Bukan hanya belakangan ini elite Partai Demokrat menyindir Joko Widodo dan keluarga. Itu berlangsung sejak jauh-jauh hari. Ambil tahun terdekat saja, tahun 2019, tatkala Gibran dan Bobby ikut bertarung di pilkada. Dari situ bermula Partai Demokrat seperti tuan tanah yang kebakaran jenggot akibat romantisisme kekuasaan.
Jika kita tengok satu peristiwa pada tahun 2019, terkuak gejala ketertarikan elite Partai Demokrat, selanjutnya saya singkat Demokrat, terhadap keluarga Jokowi yang sekarang masih nongkrong manis di Istana Bogor. Keluarga Jokowi seperti gulali yang meneteskan air liur orang Demokrat.
Ketika elektabilitas Gibran Rakabuming Raka mencuat ke permukaan, ketika putra sulung Jokowi ditengarai bisa maju di Pilwalkot Surakarta, ketika potensi kemenangan Gibran mencapai 55%, Deputi Balitbang DPP Partai Demokrat Syahrial Nasution ikut-ikutan menyindir.
Kata Syahrial, dikutip wartaekonomi.co.id, Gibran bisa melenggang karena saat ini masih sebagai anak Presiden. "Gibran anak Presiden, bukan anak Pak Lurah," ujar Syahrial. Artinya, menurut Syahrial, Gibran tidak akan semoncer itu elektabilitasnya apabila ia hanya seorang anak Pak Lurah.
Tatkala elektabilitas Gibran makin moncer, tatkala peluang keterpilihan makin tokcer, tatkala PDI Perjuangan benar-benar memajukan Gibran ke panggung tarung pilwalkot, elite Demokrat lagi-lagi kegatalan kumis. Naga-naganya rasa gatal itu bakal menjadi-jadi jika elite Demokrat tidak menyindir fenomena itu.
"Baru kali ini sejak reformasi ada anak presiden yang sedang menjabat maju pilkada. Bukan hanya satu orang, melainkan dua orang sekaligus," ujar Ketua DPP Partai Demokrat Jansen Sitindaon, sebagaimana dilansir detik.com.

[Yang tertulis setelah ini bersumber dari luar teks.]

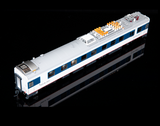 1/87 HO WX25T Inspection Train with Interior Lights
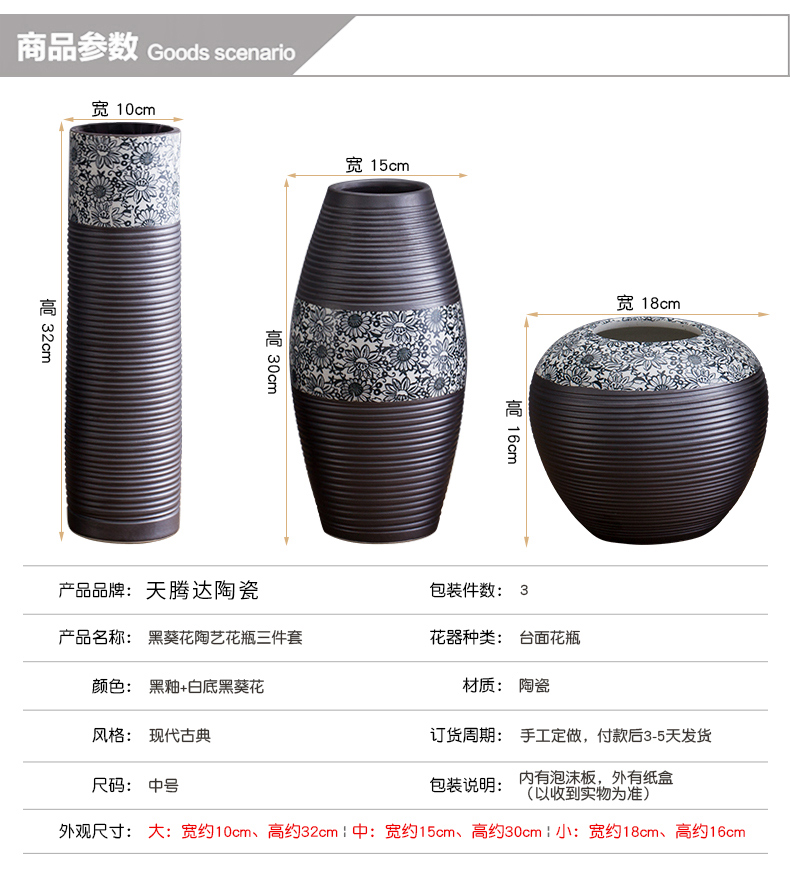 Black and white contracted household living ceramic three - piece vase Chinese ceramic wine cabinet room adornment bedroom furnishing articles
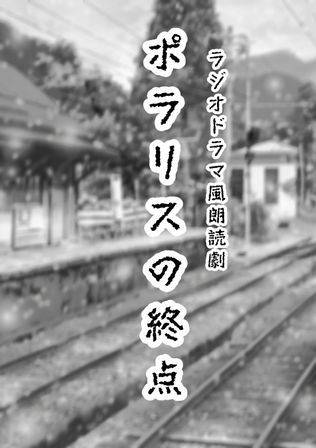 『ポラリスの終点』-ラジオドラマ風朗読劇-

![Ketika elektabilitas Gibran moncer, elite Partai Demokrat gatal cambang (Foto: Antara/Aprilio Akbar)](https://assets.kompasiana.com/items/album/2021/02/12/gibran-rakabuming-raka-202315-small-602681658ede48269221fd52.jpg?t=o&v=770)
Boro-boro pengalaman di dunia politik, Gibran menjadi anggota partai saja nanti pada detik-detik akhir pencalonan. Bandingkan dengan Ibas yang sudah bertahun-tahun di dunia politik, menjabat posisi keren pula di partai, tetapi hanya berani maju pada pemilihan kelas "keroyokan" seperti pileg. Nyali Ibas masih sebatas berjuang untuk menuju Senayan, itu pun di dapil leluhurnya.
Baru-baru ini Gibran kembali disentil oleh elite Demokrat. Gara-gara pembahasan RUU Pemilu mandek di Senayan, elite Demokrat kembali menyulut ricuh. Seolah-olah rambut mereka penuh kutu akibat belum keramas selama tiga pekan tiga hari tiga jam.
Kali ini giliran Andi Arief yang tidak sanggup menahan gatal lidah. Alih-alih berjuang mati-matian menggalang dukungan di Senayan agar RUU Pemilu terus dibahas, agar Pilkada 2022 dan 2023 tidak diundur hingga 2024, dinukil cnnindonesia.com, Arief malah menyeret-nyeret nama Jokowi.
Nama elite Demokrat yang satu ini memang belakangan terlihat getol menggelitik Pak Presiden. Setelah menyikut Moeldoko selaku tersangka penata kudeta Demokrat, ia gatal mulut dengan menyebar gosip murahan tentang Pak Jokowi menjitak Moeldoko. Lucu sekaligus tidak lucu.